The jury trial I wrote about several weeks ago has come to a conclusion, with the jury finding Tesla liable in the death of Naibel Benavides Leon. Notably, the jury concluded that the driver, George McGee, was 67% responsible for the crash, while Tesla was 33% responsible. Nonetheless, Tesla will be required (pursuant to a judgment entered yesterday) to pay more than $42 million in compensatory damages and $200 million in punitive damages.

The verdict may not survive appeal or may be reduced. Still, the result is a major vindication of the plaintiff’s theory of defect against Tesla, and ought to put the company on notice that its “blame the driver” litigation strategy may not hold water with juries.

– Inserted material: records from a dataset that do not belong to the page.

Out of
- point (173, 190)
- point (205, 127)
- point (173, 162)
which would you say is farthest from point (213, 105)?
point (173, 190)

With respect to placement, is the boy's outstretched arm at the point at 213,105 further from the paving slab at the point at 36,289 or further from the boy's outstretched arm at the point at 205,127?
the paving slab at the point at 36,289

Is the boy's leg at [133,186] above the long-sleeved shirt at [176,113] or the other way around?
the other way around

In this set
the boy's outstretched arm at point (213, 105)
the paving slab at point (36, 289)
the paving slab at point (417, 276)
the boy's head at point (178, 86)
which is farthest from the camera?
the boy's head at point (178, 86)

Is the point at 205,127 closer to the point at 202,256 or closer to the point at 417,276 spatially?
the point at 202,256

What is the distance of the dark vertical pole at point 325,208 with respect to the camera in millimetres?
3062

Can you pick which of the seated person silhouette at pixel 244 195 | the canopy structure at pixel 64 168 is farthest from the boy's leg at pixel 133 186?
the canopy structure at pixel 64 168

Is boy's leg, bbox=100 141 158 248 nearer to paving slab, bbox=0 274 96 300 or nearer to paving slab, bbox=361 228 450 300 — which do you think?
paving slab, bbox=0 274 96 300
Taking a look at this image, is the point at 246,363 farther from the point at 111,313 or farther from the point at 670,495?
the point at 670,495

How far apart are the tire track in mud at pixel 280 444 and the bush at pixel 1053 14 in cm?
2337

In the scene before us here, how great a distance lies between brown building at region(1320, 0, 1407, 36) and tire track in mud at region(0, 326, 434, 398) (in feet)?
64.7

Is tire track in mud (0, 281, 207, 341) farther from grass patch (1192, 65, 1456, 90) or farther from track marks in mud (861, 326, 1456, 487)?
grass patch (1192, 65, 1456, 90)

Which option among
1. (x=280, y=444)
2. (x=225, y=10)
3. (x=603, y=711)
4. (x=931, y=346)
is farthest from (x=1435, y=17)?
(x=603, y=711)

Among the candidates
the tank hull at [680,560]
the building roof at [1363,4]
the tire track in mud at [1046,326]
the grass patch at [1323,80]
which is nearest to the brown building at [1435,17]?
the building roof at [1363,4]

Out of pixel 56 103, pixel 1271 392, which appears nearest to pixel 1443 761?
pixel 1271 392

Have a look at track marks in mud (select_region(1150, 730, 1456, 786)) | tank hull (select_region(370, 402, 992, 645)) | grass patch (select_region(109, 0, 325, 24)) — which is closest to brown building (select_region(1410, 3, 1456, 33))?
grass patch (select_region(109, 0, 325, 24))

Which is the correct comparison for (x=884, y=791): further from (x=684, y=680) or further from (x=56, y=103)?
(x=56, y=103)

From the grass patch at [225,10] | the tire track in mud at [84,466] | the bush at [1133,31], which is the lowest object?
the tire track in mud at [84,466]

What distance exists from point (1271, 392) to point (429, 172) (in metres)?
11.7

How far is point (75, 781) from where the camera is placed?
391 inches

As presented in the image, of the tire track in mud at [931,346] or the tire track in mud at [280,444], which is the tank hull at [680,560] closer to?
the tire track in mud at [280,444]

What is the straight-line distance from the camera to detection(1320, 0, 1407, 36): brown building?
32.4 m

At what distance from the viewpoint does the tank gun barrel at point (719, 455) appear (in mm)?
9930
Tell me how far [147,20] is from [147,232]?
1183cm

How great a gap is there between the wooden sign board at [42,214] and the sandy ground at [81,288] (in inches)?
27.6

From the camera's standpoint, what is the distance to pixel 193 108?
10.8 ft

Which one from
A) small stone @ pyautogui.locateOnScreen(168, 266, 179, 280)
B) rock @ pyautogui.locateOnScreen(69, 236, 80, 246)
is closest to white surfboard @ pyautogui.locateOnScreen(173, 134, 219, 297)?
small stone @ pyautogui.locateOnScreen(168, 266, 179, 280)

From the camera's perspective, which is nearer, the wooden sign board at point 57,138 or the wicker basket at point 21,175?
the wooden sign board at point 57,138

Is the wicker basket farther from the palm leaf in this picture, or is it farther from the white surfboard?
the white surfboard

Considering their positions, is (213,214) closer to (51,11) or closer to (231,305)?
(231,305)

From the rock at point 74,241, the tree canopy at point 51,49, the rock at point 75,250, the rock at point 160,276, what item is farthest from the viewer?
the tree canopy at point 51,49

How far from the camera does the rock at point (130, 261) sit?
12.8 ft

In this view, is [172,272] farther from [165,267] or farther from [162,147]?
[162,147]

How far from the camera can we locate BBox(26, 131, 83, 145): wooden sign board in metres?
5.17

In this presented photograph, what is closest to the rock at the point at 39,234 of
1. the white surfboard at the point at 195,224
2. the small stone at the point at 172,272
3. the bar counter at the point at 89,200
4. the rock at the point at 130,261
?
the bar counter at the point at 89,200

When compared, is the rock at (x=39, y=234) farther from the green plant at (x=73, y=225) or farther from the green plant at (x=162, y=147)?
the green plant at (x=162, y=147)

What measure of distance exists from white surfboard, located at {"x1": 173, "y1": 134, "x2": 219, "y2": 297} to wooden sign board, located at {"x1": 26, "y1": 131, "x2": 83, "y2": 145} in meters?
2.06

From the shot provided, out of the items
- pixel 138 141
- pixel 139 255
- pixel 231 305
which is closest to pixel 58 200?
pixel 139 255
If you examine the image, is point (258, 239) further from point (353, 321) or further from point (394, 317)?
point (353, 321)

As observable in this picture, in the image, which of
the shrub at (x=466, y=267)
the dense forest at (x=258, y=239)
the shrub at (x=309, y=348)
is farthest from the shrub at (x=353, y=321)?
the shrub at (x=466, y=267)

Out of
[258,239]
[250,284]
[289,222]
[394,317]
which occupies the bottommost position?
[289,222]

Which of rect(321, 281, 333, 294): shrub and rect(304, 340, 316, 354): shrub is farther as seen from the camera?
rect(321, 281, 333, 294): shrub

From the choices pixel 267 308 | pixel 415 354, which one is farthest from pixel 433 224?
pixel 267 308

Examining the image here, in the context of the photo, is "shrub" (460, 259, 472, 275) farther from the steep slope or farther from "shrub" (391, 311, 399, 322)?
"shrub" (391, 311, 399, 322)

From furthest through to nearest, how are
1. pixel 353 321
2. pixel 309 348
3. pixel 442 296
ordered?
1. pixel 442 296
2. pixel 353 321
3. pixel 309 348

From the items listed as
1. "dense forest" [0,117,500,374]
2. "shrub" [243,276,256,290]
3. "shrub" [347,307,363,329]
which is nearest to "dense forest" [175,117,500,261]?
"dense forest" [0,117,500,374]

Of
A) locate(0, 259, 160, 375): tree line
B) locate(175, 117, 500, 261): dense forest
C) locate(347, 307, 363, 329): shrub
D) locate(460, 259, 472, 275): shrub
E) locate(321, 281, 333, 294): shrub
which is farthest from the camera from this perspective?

Tesla was able to demonstrate at trial that the driver’s distraction was a significant factor in this case (in the language of 1L torts, a but-for cause). McGee dropped his cellphone and was looking for it on the floor of his car when he ran a stop sign at 65 miles per hour and crashed into a parked Chevy Tahoe. Tesla sought to pin blame for the crash on him, arguing that no level 2 driver assistance system could have prevented it. To some extent this worked, as shown by the jury’s finding that McGee was 67% responsible for the incident (he was not a defendant in the case, having previously settled plaintiffs’ separate case against him).